- _Exercise instructions_
Begin at the line that contains "Observing the image, is" and repeat every line from there to the end of the records below, inclusive, without adding any other line.

········

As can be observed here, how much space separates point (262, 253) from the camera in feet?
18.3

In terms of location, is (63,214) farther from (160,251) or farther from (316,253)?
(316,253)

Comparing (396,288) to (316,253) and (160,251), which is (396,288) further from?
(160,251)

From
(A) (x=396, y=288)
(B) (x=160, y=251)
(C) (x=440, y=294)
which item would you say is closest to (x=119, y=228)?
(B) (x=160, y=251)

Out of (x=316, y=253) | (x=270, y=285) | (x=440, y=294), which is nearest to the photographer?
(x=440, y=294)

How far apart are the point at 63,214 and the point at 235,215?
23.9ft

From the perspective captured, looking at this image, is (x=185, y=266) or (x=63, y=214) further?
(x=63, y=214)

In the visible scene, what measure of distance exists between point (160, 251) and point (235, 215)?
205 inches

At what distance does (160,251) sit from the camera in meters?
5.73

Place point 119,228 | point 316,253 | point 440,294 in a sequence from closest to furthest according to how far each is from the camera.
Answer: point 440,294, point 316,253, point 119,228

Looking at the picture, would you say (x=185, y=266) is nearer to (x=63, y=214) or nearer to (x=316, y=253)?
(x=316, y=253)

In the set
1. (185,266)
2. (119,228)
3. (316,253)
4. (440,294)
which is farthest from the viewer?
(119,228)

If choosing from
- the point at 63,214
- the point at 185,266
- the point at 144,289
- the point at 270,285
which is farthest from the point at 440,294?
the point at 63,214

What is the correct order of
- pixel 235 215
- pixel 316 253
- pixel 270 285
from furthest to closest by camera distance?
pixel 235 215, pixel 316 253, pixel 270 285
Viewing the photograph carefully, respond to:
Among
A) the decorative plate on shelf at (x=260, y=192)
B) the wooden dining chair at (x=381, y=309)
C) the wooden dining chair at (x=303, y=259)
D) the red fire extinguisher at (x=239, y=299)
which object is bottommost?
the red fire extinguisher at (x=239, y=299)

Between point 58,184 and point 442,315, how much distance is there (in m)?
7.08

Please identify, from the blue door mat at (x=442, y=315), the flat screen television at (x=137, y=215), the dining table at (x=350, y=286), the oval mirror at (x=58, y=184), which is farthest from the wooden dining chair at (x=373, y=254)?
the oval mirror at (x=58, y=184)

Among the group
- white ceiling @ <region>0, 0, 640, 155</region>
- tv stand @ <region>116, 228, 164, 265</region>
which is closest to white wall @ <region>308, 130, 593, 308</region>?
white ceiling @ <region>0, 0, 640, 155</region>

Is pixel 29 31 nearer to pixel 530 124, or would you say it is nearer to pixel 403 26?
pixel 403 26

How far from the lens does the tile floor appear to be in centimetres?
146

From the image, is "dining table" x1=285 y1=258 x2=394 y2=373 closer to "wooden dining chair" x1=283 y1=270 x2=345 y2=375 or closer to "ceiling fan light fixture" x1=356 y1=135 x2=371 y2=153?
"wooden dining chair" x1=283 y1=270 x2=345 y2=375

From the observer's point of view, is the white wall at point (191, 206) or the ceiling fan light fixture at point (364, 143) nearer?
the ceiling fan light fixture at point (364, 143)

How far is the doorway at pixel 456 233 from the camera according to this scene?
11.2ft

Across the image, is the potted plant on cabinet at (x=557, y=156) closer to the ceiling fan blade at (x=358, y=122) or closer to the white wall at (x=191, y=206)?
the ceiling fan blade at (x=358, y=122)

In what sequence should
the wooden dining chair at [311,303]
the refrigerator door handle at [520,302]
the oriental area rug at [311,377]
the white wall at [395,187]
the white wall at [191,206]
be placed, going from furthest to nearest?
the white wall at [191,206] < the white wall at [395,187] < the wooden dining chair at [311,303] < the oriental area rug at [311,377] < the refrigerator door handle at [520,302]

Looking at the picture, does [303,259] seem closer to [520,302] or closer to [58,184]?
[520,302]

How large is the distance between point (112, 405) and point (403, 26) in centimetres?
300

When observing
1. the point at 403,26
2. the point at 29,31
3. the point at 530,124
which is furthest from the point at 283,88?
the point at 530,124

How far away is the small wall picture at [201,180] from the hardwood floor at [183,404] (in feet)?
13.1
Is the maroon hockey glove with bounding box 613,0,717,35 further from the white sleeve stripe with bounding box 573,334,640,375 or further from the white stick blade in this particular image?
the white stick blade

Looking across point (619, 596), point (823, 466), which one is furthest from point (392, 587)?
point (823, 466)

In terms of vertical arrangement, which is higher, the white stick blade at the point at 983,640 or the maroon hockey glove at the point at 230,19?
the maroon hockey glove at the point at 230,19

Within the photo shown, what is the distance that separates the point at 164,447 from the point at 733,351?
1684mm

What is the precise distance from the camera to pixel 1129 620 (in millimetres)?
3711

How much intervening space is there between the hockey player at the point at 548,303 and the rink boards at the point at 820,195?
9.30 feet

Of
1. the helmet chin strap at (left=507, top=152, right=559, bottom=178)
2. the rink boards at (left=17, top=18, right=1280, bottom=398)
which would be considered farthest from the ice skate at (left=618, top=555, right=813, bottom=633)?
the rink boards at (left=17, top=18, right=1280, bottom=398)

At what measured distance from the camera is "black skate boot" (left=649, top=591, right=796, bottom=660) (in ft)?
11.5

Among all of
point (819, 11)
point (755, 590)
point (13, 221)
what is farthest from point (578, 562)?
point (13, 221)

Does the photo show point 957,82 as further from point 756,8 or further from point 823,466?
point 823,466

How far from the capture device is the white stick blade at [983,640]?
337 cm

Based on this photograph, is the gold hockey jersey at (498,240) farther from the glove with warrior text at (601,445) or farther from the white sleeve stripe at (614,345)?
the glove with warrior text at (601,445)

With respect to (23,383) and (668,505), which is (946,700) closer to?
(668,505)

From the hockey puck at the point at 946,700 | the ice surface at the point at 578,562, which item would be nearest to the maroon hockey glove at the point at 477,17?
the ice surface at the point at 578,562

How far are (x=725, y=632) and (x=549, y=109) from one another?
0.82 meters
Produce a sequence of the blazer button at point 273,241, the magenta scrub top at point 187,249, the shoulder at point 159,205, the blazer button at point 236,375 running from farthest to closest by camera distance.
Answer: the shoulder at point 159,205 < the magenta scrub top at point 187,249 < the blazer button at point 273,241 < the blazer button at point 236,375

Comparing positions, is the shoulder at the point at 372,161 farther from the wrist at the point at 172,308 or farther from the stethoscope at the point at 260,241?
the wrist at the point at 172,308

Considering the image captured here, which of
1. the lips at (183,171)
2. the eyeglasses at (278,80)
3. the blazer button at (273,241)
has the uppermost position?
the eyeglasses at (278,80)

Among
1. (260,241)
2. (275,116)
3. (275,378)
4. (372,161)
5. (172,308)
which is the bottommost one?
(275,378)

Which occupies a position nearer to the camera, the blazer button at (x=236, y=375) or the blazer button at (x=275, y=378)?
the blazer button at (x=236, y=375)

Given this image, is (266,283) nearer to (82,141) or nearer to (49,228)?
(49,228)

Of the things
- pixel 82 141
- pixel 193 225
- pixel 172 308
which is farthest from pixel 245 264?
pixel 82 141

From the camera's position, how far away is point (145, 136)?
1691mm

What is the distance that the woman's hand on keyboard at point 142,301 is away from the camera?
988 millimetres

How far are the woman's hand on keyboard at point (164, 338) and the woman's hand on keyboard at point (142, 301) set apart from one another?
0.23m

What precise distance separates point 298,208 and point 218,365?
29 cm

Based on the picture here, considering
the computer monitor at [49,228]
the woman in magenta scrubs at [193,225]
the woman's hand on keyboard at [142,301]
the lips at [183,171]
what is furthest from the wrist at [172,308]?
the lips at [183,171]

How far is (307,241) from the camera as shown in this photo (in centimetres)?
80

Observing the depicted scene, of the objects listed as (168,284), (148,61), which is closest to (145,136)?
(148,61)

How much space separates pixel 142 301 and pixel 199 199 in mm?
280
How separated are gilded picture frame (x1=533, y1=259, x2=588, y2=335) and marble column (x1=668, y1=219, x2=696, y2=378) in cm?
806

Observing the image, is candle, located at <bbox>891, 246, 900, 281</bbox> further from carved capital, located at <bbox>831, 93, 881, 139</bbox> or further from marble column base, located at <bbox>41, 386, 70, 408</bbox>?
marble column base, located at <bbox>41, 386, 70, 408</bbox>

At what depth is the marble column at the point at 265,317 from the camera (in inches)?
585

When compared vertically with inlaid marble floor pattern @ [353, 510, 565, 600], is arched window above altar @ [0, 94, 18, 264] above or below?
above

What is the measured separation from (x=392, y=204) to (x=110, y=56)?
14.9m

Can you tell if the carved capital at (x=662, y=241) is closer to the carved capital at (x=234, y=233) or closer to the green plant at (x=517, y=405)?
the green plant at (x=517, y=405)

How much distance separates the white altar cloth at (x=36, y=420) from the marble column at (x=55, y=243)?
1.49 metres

········

- _Expected answer_
Observing the image, is candle, located at <bbox>891, 246, 900, 281</bbox> further from carved capital, located at <bbox>831, 93, 881, 139</bbox> or further from marble column base, located at <bbox>41, 386, 70, 408</bbox>?
marble column base, located at <bbox>41, 386, 70, 408</bbox>

At what depth is the marble column at the point at 265,317 from the camera (in inches)?
585

When compared vertically with inlaid marble floor pattern @ [353, 510, 565, 600], is arched window above altar @ [0, 94, 18, 264] above or below?
above

What is the measured separation from (x=392, y=204) to (x=110, y=56)?
14.9m

Can you tell if the carved capital at (x=662, y=241) is closer to the carved capital at (x=234, y=233) or closer to the green plant at (x=517, y=405)?
the green plant at (x=517, y=405)

How much distance separates the white altar cloth at (x=36, y=420) from the marble column at (x=55, y=243)?
1.49 metres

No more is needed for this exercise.